Markdown Syntax

Introduction

In this notebook, we demonstrate how to fit a simple linear regression model in R and perform the necessary assumption checks. We will use the built-in mtcars dataset.

# Load necessary libraries and data
library(ggplot2)
## Warning: package 'ggplot2' was built under R version 4.4.1
data(mtcars)

# Show the first few rows of the dataset
head(mtcars)

Fitting the linear regression model

We will model mpg (miles per gallon) as a function of wt (weight of the car).

# Fit the model
model <- lm(mpg ~ wt, data = mtcars)

# Summary of the model
summary(model)
## 
## Call:
## lm(formula = mpg ~ wt, data = mtcars)
## 
## Residuals:
##     Min      1Q  Median      3Q     Max 
## -4.5432 -2.3647 -0.1252  1.4096  6.8727 
## 
## Coefficients:
##             Estimate Std. Error t value Pr(>|t|)    
## (Intercept)  37.2851     1.8776  19.858  < 2e-16 ***
## wt           -5.3445     0.5591  -9.559 1.29e-10 ***
## ---
## Signif. codes:  0 '***' 0.001 '**' 0.01 '*' 0.05 '.' 0.1 ' ' 1
## 
## Residual standard error: 3.046 on 30 degrees of freedom
## Multiple R-squared:  0.7528, Adjusted R-squared:  0.7446 
## F-statistic: 91.38 on 1 and 30 DF,  p-value: 1.294e-10

Assumption Checks

Linearity

We check the linearity assumption by plotting the residuals vs. the fitted values.
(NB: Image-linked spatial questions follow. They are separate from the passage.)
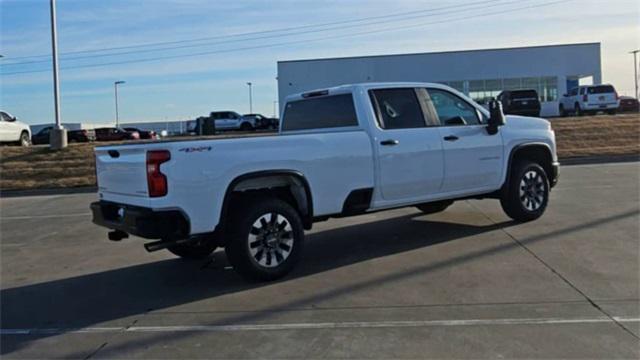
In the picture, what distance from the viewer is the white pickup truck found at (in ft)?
19.5

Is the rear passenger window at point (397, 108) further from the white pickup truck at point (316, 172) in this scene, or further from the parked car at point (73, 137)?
the parked car at point (73, 137)

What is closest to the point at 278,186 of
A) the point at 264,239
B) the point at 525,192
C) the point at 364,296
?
the point at 264,239

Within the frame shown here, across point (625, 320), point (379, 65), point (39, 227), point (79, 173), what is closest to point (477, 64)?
point (379, 65)

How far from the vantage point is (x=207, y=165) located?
19.6 feet

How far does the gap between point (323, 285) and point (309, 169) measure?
1.23 metres

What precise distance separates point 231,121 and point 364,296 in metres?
43.3

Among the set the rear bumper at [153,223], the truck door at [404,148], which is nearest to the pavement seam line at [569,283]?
the truck door at [404,148]

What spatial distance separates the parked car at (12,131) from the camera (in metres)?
25.3

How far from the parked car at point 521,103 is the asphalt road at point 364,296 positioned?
23717mm

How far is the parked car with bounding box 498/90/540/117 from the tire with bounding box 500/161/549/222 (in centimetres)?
2406

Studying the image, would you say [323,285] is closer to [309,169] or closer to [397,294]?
[397,294]

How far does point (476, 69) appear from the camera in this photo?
185 feet

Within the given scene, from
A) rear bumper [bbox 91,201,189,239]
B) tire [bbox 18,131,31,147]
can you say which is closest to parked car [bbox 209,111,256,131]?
tire [bbox 18,131,31,147]

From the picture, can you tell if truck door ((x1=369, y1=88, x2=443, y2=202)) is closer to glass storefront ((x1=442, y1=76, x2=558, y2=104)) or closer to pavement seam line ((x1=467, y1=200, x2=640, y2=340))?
pavement seam line ((x1=467, y1=200, x2=640, y2=340))
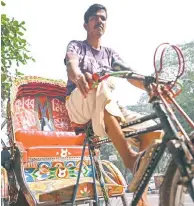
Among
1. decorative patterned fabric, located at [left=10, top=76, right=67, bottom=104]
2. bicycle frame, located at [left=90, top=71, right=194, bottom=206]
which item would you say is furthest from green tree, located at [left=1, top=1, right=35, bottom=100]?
bicycle frame, located at [left=90, top=71, right=194, bottom=206]

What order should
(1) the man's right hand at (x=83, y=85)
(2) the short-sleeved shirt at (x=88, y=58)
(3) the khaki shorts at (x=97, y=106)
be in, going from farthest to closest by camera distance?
(2) the short-sleeved shirt at (x=88, y=58), (3) the khaki shorts at (x=97, y=106), (1) the man's right hand at (x=83, y=85)

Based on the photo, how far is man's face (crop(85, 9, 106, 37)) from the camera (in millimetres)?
2566

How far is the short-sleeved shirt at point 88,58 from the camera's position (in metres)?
2.51

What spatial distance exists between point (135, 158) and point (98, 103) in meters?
0.43

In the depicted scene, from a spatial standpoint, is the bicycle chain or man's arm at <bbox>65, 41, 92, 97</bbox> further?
man's arm at <bbox>65, 41, 92, 97</bbox>

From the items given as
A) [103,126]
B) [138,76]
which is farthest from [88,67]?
[138,76]

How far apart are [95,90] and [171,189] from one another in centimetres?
88

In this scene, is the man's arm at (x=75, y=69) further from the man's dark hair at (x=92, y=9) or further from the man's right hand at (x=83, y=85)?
the man's dark hair at (x=92, y=9)

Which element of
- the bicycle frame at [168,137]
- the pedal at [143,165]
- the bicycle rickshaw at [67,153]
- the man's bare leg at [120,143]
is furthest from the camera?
the man's bare leg at [120,143]

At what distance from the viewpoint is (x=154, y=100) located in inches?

# Plot residuals vs. fitted values
ggplot(data = model, aes(x = .fitted, y = .resid)) +
  geom_point() +
  geom_smooth(method = "loess", col = "red") +
  labs(title = "Residuals vs Fitted", x = "Fitted values", y = "Residuals")
## `geom_smooth()` using formula = 'y ~ x'

Normality of Residuals

We can check the normality of residuals using a Q-Q plot and a Shapiro-Wilk test.

# Q-Q plot
qqnorm(residuals(model))
qqline(residuals(model), col = "red")

# Shapiro-Wilk test
shapiro.test(residuals(model))
## 
##  Shapiro-Wilk normality test
## 
## data:  residuals(model)
## W = 0.94508, p-value = 0.1044

Homoscedasticity

Homoscedasticity means that the residuals should have constant variance. We check this by plotting the residuals against the fitted values.

# Residuals vs fitted values plot (again checks homoscedasticity)
plot(model, which = 3)

Independence of Residuals

We can check for independence of residuals using the Durbin-Watson test.

# Install the package if necessary
# install.packages("lmtest")
library(lmtest)
## Warning: package 'lmtest' was built under R version 4.4.1
## Loading required package: zoo
## Warning: package 'zoo' was built under R version 4.4.1
## 
## Attaching package: 'zoo'
## The following objects are masked from 'package:base':
## 
##     as.Date, as.Date.numeric
# Perform Durbin-Watson test
dwtest(model)
## 
##  Durbin-Watson test
## 
## data:  model
## DW = 1.2517, p-value = 0.0102
## alternative hypothesis: true autocorrelation is greater than 0

Conclusion

We have successfully fitted a simple linear regression model and performed basic assumption checks, ensuring the validity of the model. This workflow can be easily reproduced and adapted to other datasets.